McGrath is a Christian professor of Historical Theology at Oxford AND holds a PhD in molecular biophysics--doubtful there's anyone more qualified to write a book on the relationship between Science and Religion.
In the book, McGrath critiques the work of Oxford scientist and ardent atheist, Richard Dawkins.
One of the things that really troubles me (as it does when scholars in other areas do it) is the way a man as intelligent and credentialed as Dawkins is so careless and fatuitous in his assessment of a certain field of study, namely religion, when he is so meticulous and thoughtful in his own field. Like many liberal Christian scholars, Dawkins' example shows with glowing clarity the difference between intelligence and wisdom.
Here are a few great quotes from the book:
"Far from being half-witted obscurantism that placed unnecessary obstacles in the relentless place of scientific advance, the history and philosophy of science asked all the right questions about the reliability and limits of scientific knowledge. And they were questions that I had not faced thus far. I was like a fundamentalist Christian who suddenly discovered that Jesus had not personally written the Apostles' creed, or a flat-earther forced to come to terms with photographs of the planet taken from space. Issues such as the underdetermination of theory by data, radical theory change in the history of science, the difficulties in devising a 'crucial experiment,' and the enormously complex issues associated with determining what was the 'best explanation" of a given set of observations crowded in on me, muddying what I had taken to be the clear, still water of scientific truth." (pg. 4-5)

| Source material |

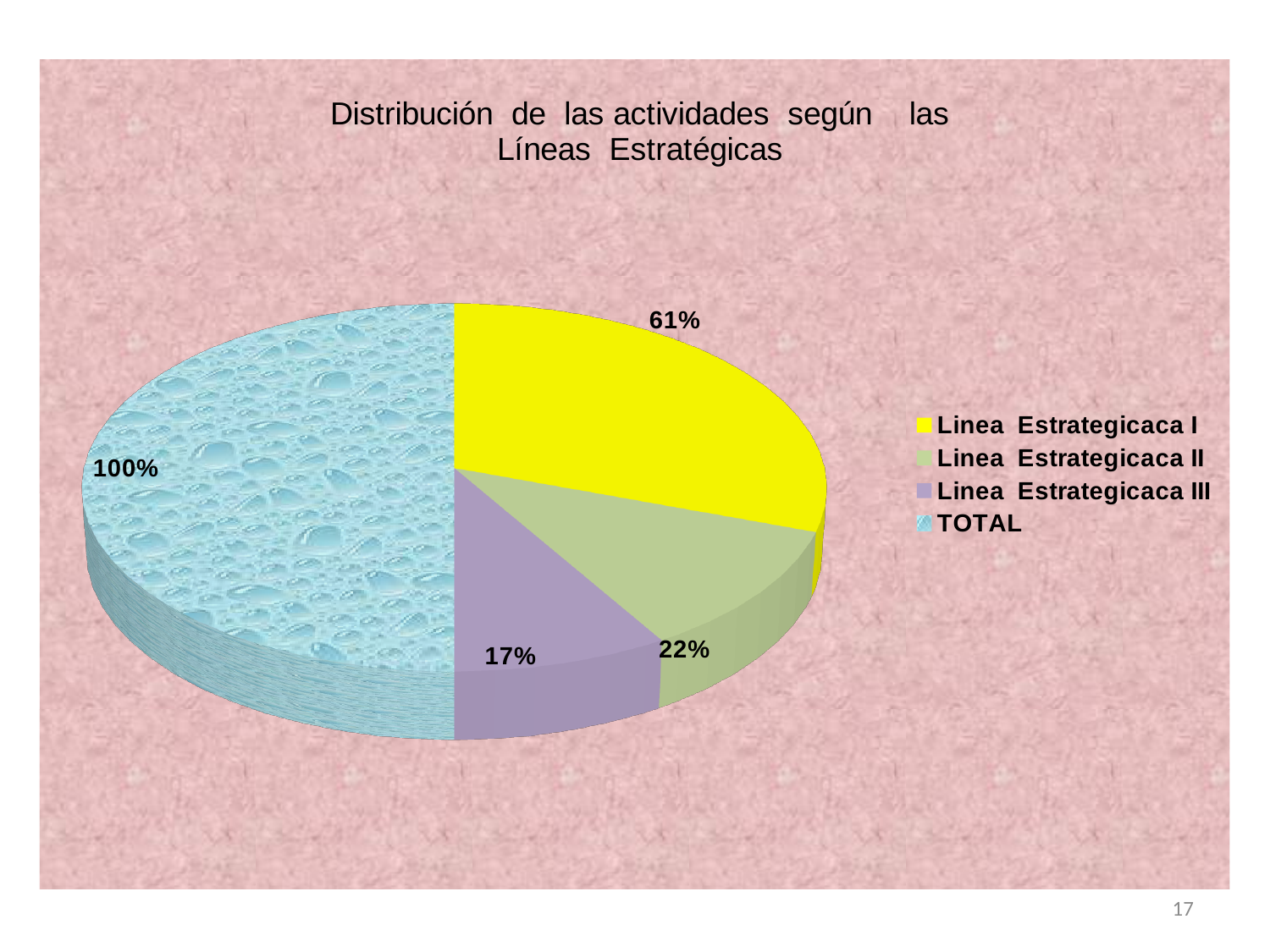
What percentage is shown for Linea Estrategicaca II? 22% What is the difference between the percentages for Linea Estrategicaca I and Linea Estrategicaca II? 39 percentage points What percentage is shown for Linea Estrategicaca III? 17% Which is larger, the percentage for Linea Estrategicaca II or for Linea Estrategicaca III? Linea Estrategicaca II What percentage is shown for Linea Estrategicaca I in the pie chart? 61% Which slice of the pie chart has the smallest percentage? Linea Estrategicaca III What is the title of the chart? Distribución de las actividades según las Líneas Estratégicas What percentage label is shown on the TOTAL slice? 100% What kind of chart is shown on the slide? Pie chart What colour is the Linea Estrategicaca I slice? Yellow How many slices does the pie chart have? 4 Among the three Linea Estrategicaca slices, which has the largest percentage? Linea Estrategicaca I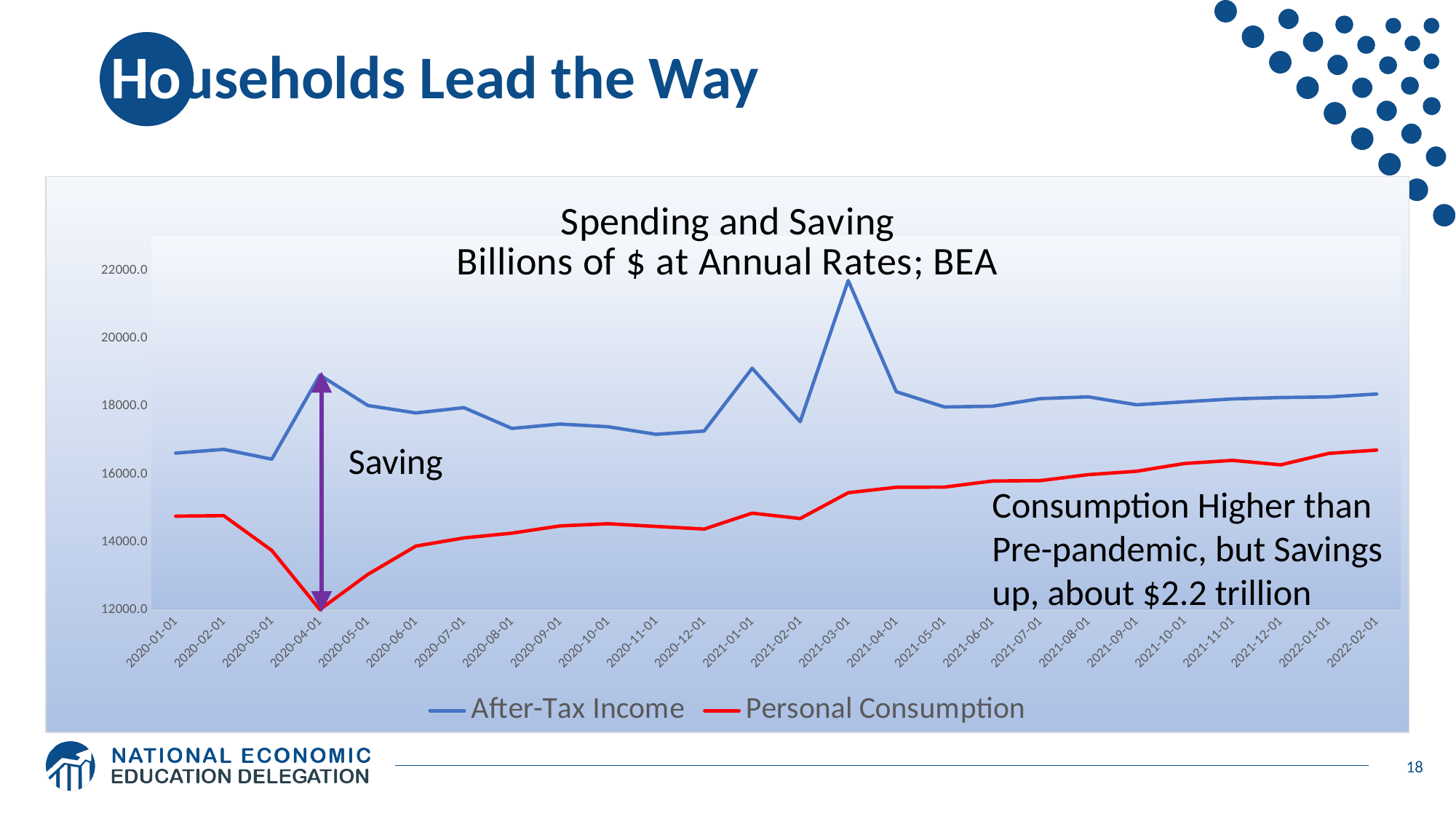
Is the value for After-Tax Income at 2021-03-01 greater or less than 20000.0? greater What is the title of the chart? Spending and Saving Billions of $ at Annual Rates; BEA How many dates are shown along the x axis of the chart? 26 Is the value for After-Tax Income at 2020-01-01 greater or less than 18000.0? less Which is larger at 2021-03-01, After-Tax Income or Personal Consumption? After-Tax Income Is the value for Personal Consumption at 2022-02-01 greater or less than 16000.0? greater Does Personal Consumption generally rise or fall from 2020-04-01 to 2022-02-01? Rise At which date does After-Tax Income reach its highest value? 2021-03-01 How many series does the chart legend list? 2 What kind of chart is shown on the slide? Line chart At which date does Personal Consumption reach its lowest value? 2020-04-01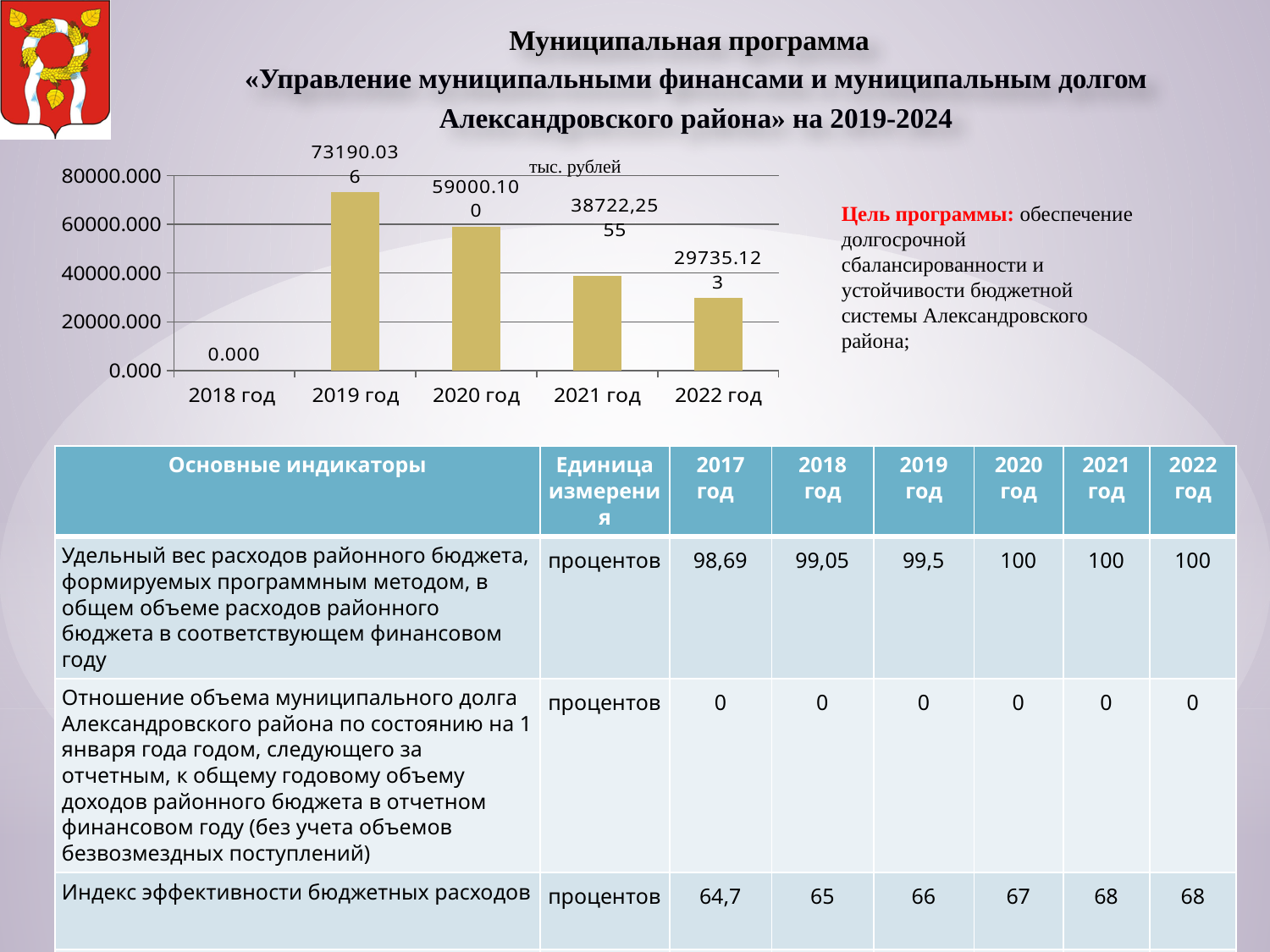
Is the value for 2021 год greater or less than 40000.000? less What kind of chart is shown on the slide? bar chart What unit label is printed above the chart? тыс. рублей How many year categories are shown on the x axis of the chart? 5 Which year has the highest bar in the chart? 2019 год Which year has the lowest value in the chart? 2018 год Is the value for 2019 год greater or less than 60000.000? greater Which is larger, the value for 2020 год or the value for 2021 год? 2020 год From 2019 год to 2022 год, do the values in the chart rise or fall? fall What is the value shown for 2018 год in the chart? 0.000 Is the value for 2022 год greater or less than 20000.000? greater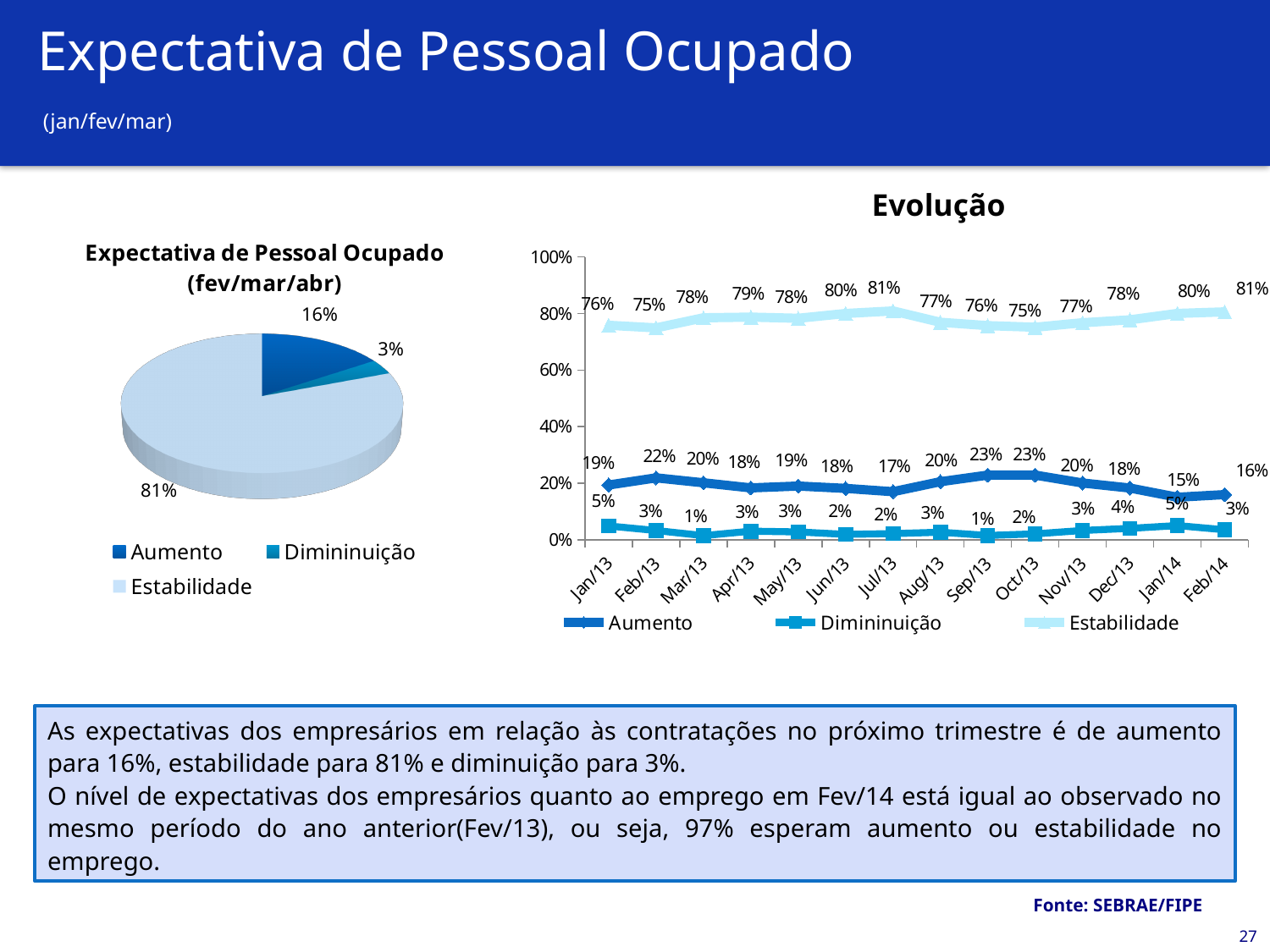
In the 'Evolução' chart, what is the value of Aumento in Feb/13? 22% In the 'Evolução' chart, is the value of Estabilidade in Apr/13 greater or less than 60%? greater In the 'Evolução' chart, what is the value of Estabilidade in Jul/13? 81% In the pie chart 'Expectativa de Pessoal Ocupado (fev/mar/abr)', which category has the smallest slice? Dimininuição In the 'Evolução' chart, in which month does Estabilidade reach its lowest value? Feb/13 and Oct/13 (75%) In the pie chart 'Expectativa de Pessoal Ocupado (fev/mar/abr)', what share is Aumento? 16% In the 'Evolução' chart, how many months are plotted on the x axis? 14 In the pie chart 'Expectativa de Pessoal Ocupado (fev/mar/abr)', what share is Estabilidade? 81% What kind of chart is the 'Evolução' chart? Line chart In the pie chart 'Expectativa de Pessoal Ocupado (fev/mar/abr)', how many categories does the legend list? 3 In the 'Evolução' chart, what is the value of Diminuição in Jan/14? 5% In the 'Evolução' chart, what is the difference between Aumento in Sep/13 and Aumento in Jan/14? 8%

| Work order A |
According to the review of McGrath's book, what doctorate does McGrath hold?
| Work order B |
Proceed with the review of McGrath's book, picking up after its final line.
The data plays no part in what follows.

| Response box A |
A PhD in molecular biophysics.

| Response box B |
"One of the greatest ironies of the twentieth century is that many of the most deplorable acts of murder, intolerance, and repression were carried out by those who thought that religion was murderous, intolerant, and repressive." (pg. 114)
"The interaction of science and religion has been influenced more by their social circumstances than by their specific ideas." (pg. 142)
"Dawkins' argument [that religious people have little sense of the grandeur of the universe because of their ignorance and aversion to science] at this point is so underdetermined by evidence and so utterly implausible that I fear I must have misunderstood it." (pg. 149)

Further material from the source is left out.